Changes for Kernel Release 3.0

	The major changes for this release are the addition of real
syscall instrumentation, and the improvement of the disk
instrumentation.

	The new syscall instrumentation consists of two id's, described as:
	"syscallstart: time, pid, syscall_num, ret_ptr, args"
and
	"syscallexit: time, pid, val1, val2"

	As usual time is two words.  Pid is a separate word containing
the pid of the calling process.  Syscall_num is the number of the
syscall (each syscall has a unique number with a few exceptions such
as getpid, getppid).  Ret_ptr is the address in the user program where
the call was made.  Args are the arguments passed to the syscall.
Note that no attempt is made to interpret these in a syscall dependent
manner.  If the argument is an int, that value is reported, if it's a
pointer to an int, only the value of the pointer is reported.  This is
probably not always optimal, but it's not clear where the line should
be drawn.

	The exit record (make sure you match it by pid with the
originator, more than one syscall can be in progress at once!)
contains the obvious values, except that it has two return values.
This appears to be a time-honored kludge of unix, wherein one syscall
can simulate two (e.g. getpid, getppid).  Unfortunately, there's no way
for the kernel to resolve this ambiguity.
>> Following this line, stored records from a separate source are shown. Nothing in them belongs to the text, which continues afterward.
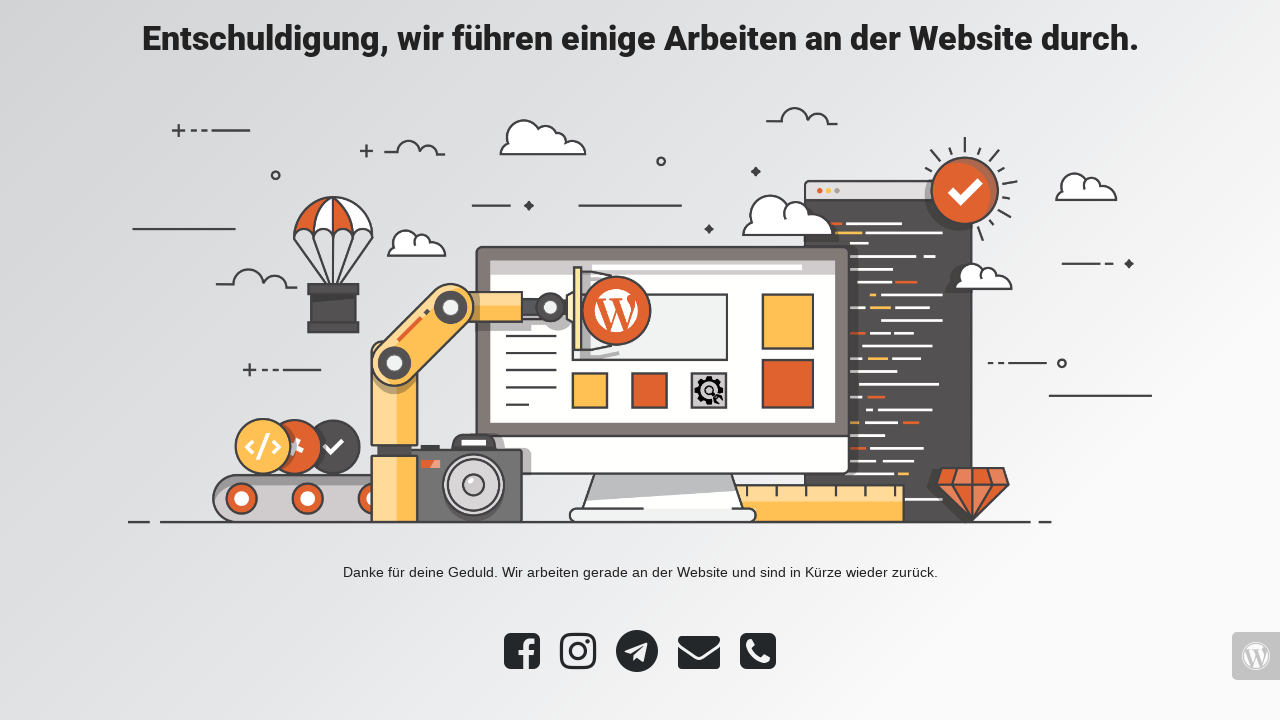

--- FILE ---
content_type: text/html; charset=UTF-8
request_url: https://golzheim.geniesserkind.de/?attachment_id=1461
body_size: 907
content:

<html lang="en">
  <head>
    <meta charset="utf-8">
    <meta http-equiv="X-UA-Compatible" content="IE=edge">
    <meta name="viewport" content="width=device-width, initial-scale=1">
    <title>Genießerkind Golzheim is under construction</title>
    <meta name="description" content="Eine weitere WordPress-Seite" />
    <meta name="generator" content="Kostenloses Wartungsmodus-Plugin für WordPress">
    <link rel="stylesheet" href="https://fonts.bunny.net/css?family=Roboto:400,900">    <link rel="stylesheet" href="https://golzheim.geniesserkind.de/wp-content/plugins/under-construction-page/themes/css/bootstrap.min.css?v=4.02" type="text/css">
<link rel="stylesheet" href="https://golzheim.geniesserkind.de/wp-content/plugins/under-construction-page/themes/css/common.css?v=4.02" type="text/css">
<link rel="stylesheet" href="https://golzheim.geniesserkind.de/wp-content/plugins/under-construction-page/themes/under_construction/style.css?v=4.02" type="text/css">
<link rel="stylesheet" href="https://golzheim.geniesserkind.de/wp-content/plugins/under-construction-page/themes/css/font-awesome.min.css?v=4.02" type="text/css">
<link rel="icon" href="https://golzheim.geniesserkind.de/wp-content/plugins/under-construction-page/themes/images/favicon.png" />
  </head>

  <body>
    <div class="container">
      <div class="row">
        <div class="col-xs-12 col-md-12 col-lg-12">
          <h1>Entschuldigung, wir führen einige Arbeiten an der Website durch.</h1>
        </div>
      </div>
    </div>

    <div id="hero-image">
      <img src="https://golzheim.geniesserkind.de/wp-content/plugins/under-construction-page/themes/under_construction/under_construction.png" alt="Construction work in progress" title="Construction work in progress">
    </div>
    <div class="container">

      <div class="row">
        <div class="col-xs-12 col-md-8 col-md-offset-2 col-lg-offset-2 col-lg-8">
          <p class="content">Danke für deine Geduld. Wir arbeiten gerade an der Website und sind in Kürze wieder zurück.</p>
        </div>
      </div>

      <div class="row" id="social">
        <div class="col-xs-12 col-md-12 col-lg-12">
          <a href="https://www.facebook.com/p/Private-Kindertagesst%C3%A4tte-Genie%C3%9Ferkind-Flingern-100063559241942/" target="_blank"><i class="fa fa-facebook-square fa-3x"></i></a><a href="https://www.instagram.com/geniesserkindflingern/?hl=de" target="_blank"><i class="fa fa-instagram fa-3x"></i></a><a href="https://www.flingern.geniesserkind.de"><i class="fa fa-telegram fa-3x"></i></a><a href="mailto:&#115;&#099;&#104;&#117;&#122;&#108;&#122;&#064;&#103;&#101;&#110;&#105;&#101;&#115;&#115;&#101;&#114;&#107;&#105;&#110;&#100;&#046;&#100;&#101;"><i class="fa fa-envelope fa-3x"></i></a><a href="tel:021166962812"><i class="fa fa-phone-square fa-3x"></i></a>
        </div>
      </div>

    </div>
    <div id="login-button" class="loggedout"><a href="https://golzheim.geniesserkind.de/wp-login.php"><i class="fa fa-wordpress fa-2x" aria-hidden="true"></i></a></div>
  </body>
</html>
	The new disk instrumentation has the same fields as the old
information, but separate id's are now used, so that you don't have to
use the hack with cyl=0 to distinguish initiations from completions.
A new addition is another record with the same information output when
the request is removed from the queue and handed off to the physical
device.  This allows the queuing time to be separated from the actual
device service time (and was added at DMD's request).  These changes
have been made to the existing disc0 and disc2 drivers, but not yet to
the new disc1 driver.  I expect that disc1 will also be finished by
the 3.0 functionally complete milestone.

	The new lan driver may also be instrumented for 3.0, but I am
not aware of any more details about it.

================================================================

Troubleshooting Hints

	Iscan and msmod need to read /dev/kmem.  This means that it
must be generally readable, or they must be setuid.  Since msmod
modifies the kernel (except for the -l option), it must be either run
as root or be setuid.

	In order for the measurement system to function, it needs a
'device' called /dev/meas_drivr .  Just mknod it as a character device
with major 41 and minor 0 (type "mknod /dev/meas_drivr c 41 0").  The
driver itself is always in the kernel.

	If these problems have been corrected, you most likely have
the wrong version of iscan or msmod for the kernel you're running (see
"Changes for Kernel Release 1.1 above").

	The 1.0 version of msmod should have an RCS string like
Header: msmod.c,v 4.27 86/07/14 14:44:08 dah Exp

	The 1.1 version of msmod should have an RCS string like
Header: msmod.c,v 4.29.1.1 87/03/04 10:15:29 dah Exp

	The iscan for 1.0 only had an RCS string like
Header: iscan.c,v 4.34 86/08/28 14:01:12 dah Exp

	The iscan that works with 1.0 and 1.1 should have an RCS string like
Header: iscan.c,v 4.37 87/03/16 11:05:54 dah Exp

	More on versions: Translate works everywhere.  The versions of
iscan and translate that work on 1.1 also work on 1.2, 2.0, 2.1, 3.0,
etc.  If they complain only about "...doesn't match ... Hopefully this
isn't a problem", then it isn't a problem.  This an unfortunate
"feature" of our integration process: code keeps changing revisions
after it has left the developers' hands.

	During development of 2.0 changes were made to the filesystem
for NFS that could cause a panic when certain of the buffer cache
instrumentation is turned on.  Final versions of 2.0 have this fixed,
though the bug reportedly propagated to the 3.0 trunk at one point as
well.  If your system crashes when you turn on all the instrumentation, 
avoid using the buffer cache instrumentation until you get a more
modern (correct) kernel.